Girke When accompanying a dying person, we notice that the subjective body reveals the I through its form. Especially in the period immediately after death, when looking at the abandoned body, the impression often arises: “Oh, that’s who you were!” Everything else that appeared in life is like a veiled message compared to this experience. It is astonishing to see what is revealed in the abandoned body. It is an experience similar to the one we know from funeral services, when we experience completely new aspects of the life of the deceased that we did not know before. So there is also a message of the subjective body that can be experienced at this moment, before this bodily form disintegrates. In the lectures after the Christmas Conference 1923/24, Rudolf Steiner pointed to this mystery of the human form which shapes our subjective body and leaves it on death. The form-giving I-organisation detaches itself from its embodiment in the subjective and objective body.

Soldner Let us also look at it from the other side once more: even though we can say that the subjective corporeality of the newborn is strongly determined by the parents, the presence of the I can nevertheless be experienced in the moment around birth, especially in a natural birth. It also shows itself strongly surrounding the subjective body but very much in relation to it. There have already been nine months of work on this subjective corporeality, and I can distinguish between newborns the same way we can distinguish between 80-year-olds. We can observe how this corporeality then begins to almost pupate, and everything changes until a person of about 20 years of age stands in front of us. We experience the transformative and formative processes that take place and how people also change their shape in the process, especially during the years of puberty. The presence of the I in the body is impressively evident!
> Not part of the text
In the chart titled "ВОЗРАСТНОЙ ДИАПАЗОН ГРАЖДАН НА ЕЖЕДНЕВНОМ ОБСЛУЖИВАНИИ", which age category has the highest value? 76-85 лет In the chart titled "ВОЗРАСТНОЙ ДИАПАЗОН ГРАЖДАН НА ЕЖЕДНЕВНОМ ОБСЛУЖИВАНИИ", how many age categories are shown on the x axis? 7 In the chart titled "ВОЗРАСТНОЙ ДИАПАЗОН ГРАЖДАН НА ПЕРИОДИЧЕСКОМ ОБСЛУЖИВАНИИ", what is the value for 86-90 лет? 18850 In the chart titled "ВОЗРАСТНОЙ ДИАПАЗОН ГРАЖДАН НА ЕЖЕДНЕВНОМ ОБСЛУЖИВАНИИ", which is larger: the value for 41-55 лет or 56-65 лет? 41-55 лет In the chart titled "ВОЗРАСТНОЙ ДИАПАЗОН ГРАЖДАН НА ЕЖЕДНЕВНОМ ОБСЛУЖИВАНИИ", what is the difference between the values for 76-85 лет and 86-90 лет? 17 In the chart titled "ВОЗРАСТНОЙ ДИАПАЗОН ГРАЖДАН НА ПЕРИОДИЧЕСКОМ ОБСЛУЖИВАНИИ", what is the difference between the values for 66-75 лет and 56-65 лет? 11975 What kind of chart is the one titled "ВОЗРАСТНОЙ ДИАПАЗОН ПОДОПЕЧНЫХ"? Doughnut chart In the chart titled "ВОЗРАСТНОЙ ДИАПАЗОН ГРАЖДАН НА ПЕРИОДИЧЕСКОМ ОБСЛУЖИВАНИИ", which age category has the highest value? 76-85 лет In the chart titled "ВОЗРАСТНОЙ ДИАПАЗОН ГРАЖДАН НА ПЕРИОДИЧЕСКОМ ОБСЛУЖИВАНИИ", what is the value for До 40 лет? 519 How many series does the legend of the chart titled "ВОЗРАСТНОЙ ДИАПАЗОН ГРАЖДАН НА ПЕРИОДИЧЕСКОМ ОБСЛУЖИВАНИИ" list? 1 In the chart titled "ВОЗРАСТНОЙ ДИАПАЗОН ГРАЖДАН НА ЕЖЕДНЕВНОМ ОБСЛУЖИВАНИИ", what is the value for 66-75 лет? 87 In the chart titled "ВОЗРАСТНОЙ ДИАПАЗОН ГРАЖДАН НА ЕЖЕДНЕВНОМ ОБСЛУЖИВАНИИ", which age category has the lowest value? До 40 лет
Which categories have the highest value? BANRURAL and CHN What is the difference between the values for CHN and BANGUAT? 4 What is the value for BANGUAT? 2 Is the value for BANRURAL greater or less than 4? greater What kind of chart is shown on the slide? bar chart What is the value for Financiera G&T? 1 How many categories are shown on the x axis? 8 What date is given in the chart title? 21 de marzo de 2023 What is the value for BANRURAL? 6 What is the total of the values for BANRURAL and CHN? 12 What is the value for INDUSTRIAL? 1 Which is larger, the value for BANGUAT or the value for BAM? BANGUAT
Is there a question of particular interest to you at the annual conference?

Soldner There is a lecture by Rudolf Steiner on the invisible human being and how it shapes us, makes itself felt every night, and has so much to do with healing. I am very interested in exchanging ideas about this at the conference.

Girke I look forward to working on a deeper understanding of autoimmune diseases at the conference and in the many specialist conferences. It is linked with questions of the development of the human being. How does a new trust in the subjective body come about? Developmental questions also arise for us as therapists. It is to this spiritual deepening—through work on the lessons of the first class of the School of Spiritual Science, the Gospels, and the Foundation Stone Meditation—that the middle part of our annual conference is devoted. In this way the inner development of the therapist can combine with their practical work and strengthen those forces that have a therapeutic effect.